Provided material:

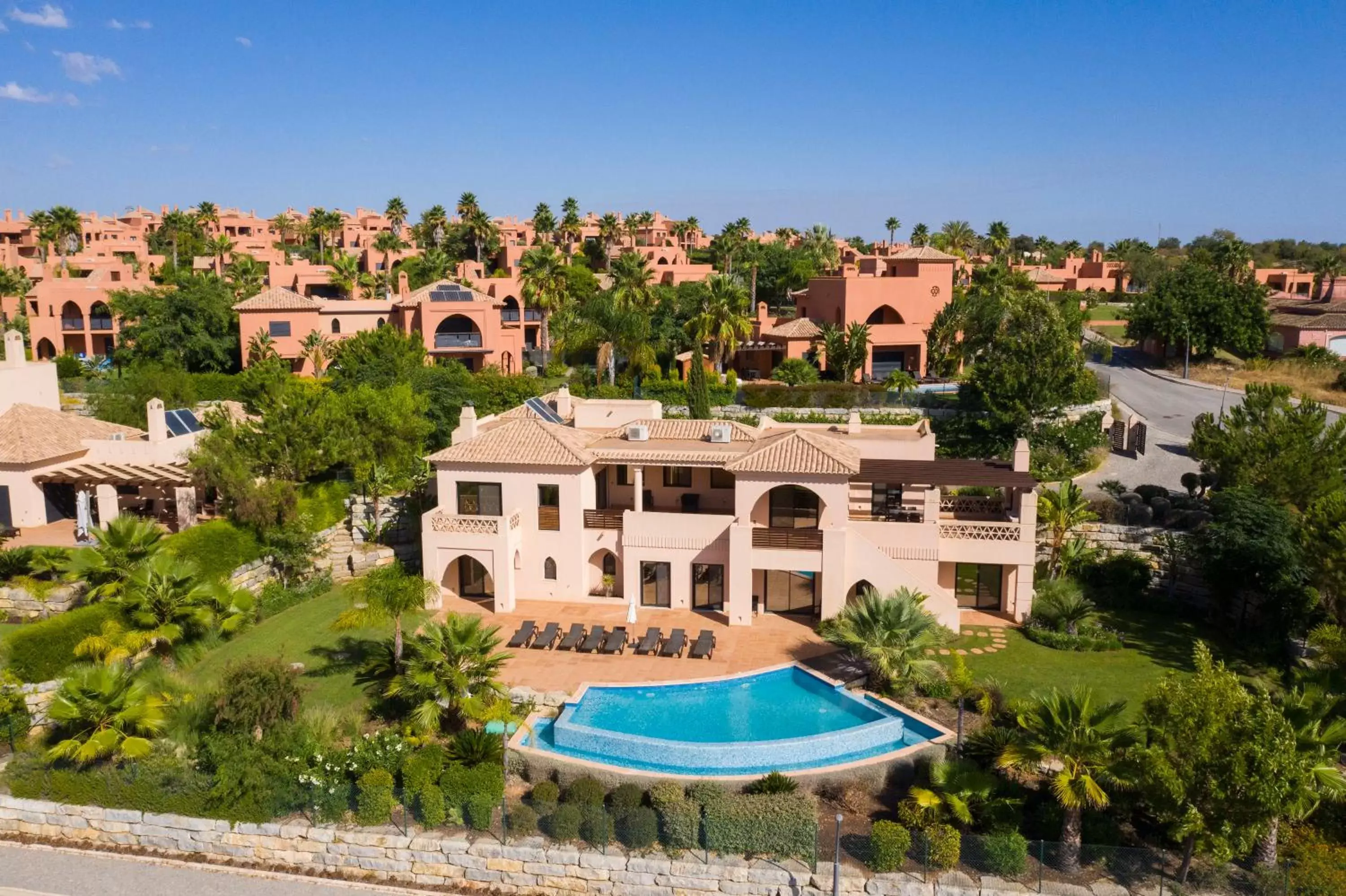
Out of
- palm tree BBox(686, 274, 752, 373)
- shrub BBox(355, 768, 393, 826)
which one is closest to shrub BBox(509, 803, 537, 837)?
shrub BBox(355, 768, 393, 826)

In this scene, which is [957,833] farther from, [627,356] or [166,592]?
[627,356]

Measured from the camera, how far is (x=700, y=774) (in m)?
19.5

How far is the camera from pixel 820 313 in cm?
6153

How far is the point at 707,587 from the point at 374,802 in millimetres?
13017

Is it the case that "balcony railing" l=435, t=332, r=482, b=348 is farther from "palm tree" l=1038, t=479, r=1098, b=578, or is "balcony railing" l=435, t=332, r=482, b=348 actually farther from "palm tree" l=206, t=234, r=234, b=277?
"palm tree" l=1038, t=479, r=1098, b=578

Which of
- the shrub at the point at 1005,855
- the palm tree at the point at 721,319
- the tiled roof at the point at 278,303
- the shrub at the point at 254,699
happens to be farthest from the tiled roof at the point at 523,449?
the tiled roof at the point at 278,303

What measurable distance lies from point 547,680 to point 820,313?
41.9m

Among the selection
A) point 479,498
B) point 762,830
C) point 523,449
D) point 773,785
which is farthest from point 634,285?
point 762,830

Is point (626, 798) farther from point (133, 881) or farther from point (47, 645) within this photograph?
point (47, 645)

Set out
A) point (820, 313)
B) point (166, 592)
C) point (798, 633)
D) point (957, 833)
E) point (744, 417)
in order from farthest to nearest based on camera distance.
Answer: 1. point (820, 313)
2. point (744, 417)
3. point (798, 633)
4. point (166, 592)
5. point (957, 833)

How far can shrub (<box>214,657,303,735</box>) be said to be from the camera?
19953 mm

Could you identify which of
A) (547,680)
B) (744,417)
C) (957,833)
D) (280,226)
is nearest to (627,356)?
(744,417)

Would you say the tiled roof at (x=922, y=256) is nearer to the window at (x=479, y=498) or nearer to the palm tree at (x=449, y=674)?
the window at (x=479, y=498)

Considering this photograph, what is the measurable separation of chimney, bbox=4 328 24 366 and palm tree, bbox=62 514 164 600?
17430mm
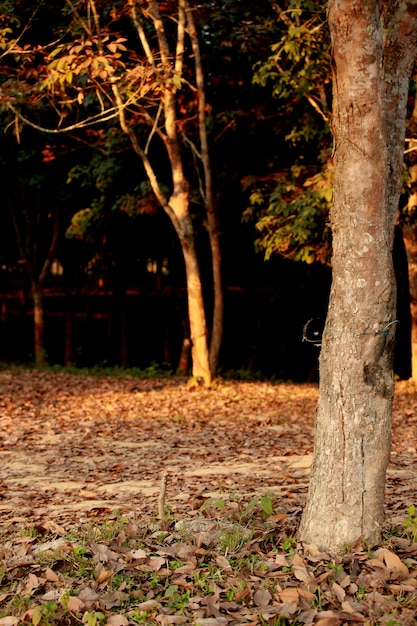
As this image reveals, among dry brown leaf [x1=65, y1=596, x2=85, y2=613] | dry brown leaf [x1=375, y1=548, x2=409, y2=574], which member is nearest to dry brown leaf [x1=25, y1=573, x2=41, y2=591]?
dry brown leaf [x1=65, y1=596, x2=85, y2=613]

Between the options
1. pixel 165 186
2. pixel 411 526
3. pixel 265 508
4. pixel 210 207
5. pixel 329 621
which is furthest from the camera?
pixel 165 186

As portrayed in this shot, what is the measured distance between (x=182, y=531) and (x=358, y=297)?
197 centimetres

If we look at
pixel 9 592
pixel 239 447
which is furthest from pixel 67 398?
pixel 9 592

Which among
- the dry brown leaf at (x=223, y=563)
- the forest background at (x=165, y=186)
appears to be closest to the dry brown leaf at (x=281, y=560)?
the dry brown leaf at (x=223, y=563)

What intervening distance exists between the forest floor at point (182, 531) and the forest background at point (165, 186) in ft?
14.9

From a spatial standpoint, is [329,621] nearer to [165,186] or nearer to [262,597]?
[262,597]

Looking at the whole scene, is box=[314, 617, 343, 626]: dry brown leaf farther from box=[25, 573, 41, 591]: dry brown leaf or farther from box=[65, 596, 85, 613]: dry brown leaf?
box=[25, 573, 41, 591]: dry brown leaf

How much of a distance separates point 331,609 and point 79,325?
67.1 feet

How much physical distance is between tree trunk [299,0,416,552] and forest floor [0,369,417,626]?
374 mm

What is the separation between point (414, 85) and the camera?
1272 centimetres

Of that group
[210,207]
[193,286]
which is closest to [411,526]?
[193,286]

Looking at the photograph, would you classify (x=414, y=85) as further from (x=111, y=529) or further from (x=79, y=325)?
(x=79, y=325)

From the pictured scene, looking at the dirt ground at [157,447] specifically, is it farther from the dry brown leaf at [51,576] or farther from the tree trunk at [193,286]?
the dry brown leaf at [51,576]

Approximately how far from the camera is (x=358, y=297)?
4801mm
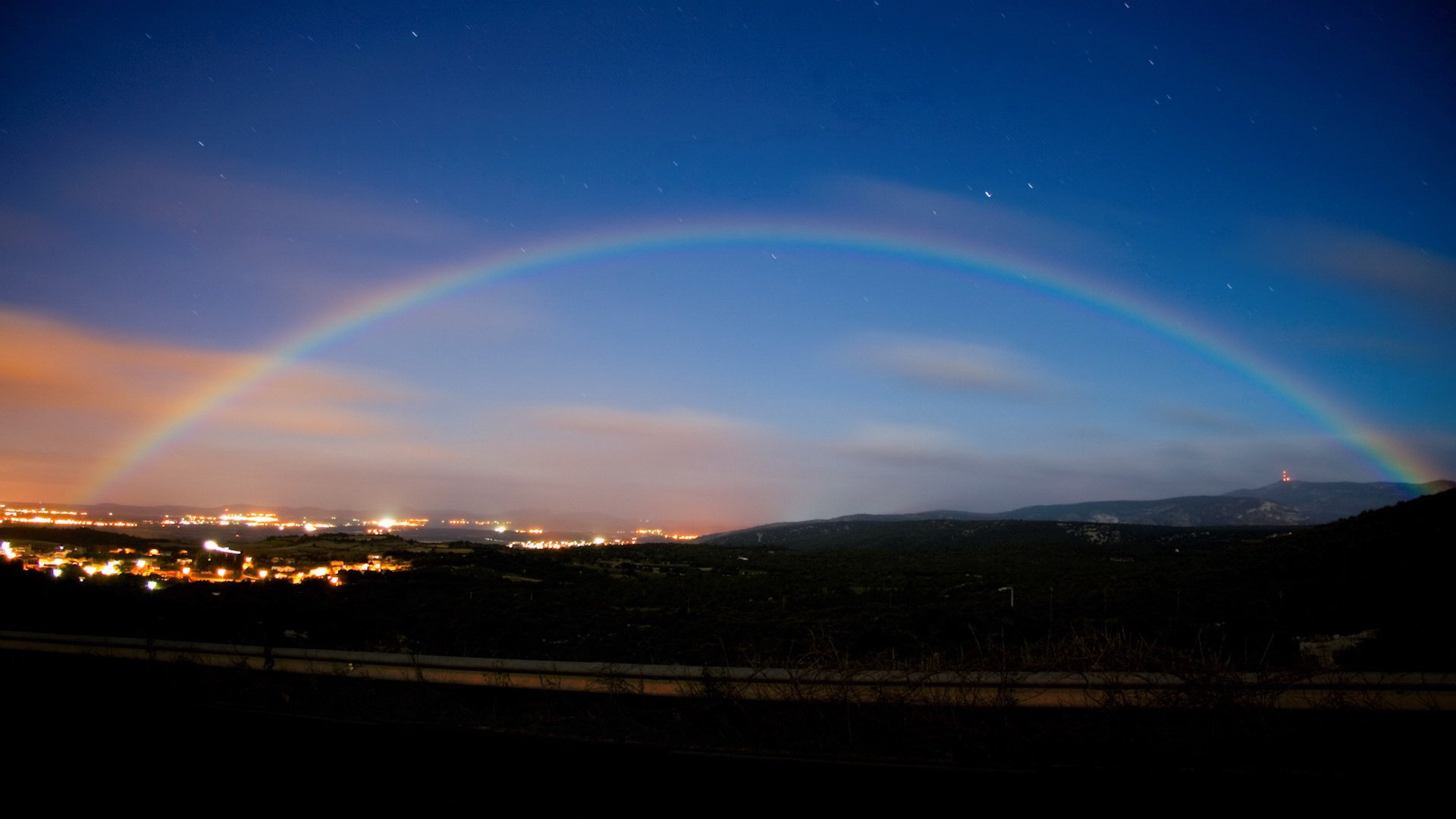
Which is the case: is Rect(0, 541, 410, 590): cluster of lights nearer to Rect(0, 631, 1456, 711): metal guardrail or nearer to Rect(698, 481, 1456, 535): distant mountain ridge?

What to work on: Copy every line of the records word for word, from the line containing "Of that group" through the end of the records, including both ends. Leave out the pictures.

Answer to this task:
Of that group
[210,207]
[193,286]
which is closest to [411,526]?
[193,286]

Looking at the photograph, would you classify (x=414, y=85) as further from (x=111, y=529) or further from (x=79, y=325)?
(x=79, y=325)

From the pictured scene, looking at the dirt ground at [157,447] specifically, is it farther from the dry brown leaf at [51,576] or farther from the tree trunk at [193,286]?
the dry brown leaf at [51,576]

Approximately how far from the camera is (x=358, y=297)?
4801mm
Which is the case: is Rect(0, 541, 410, 590): cluster of lights nearer to Rect(0, 631, 1456, 711): metal guardrail or nearer to Rect(698, 481, 1456, 535): distant mountain ridge?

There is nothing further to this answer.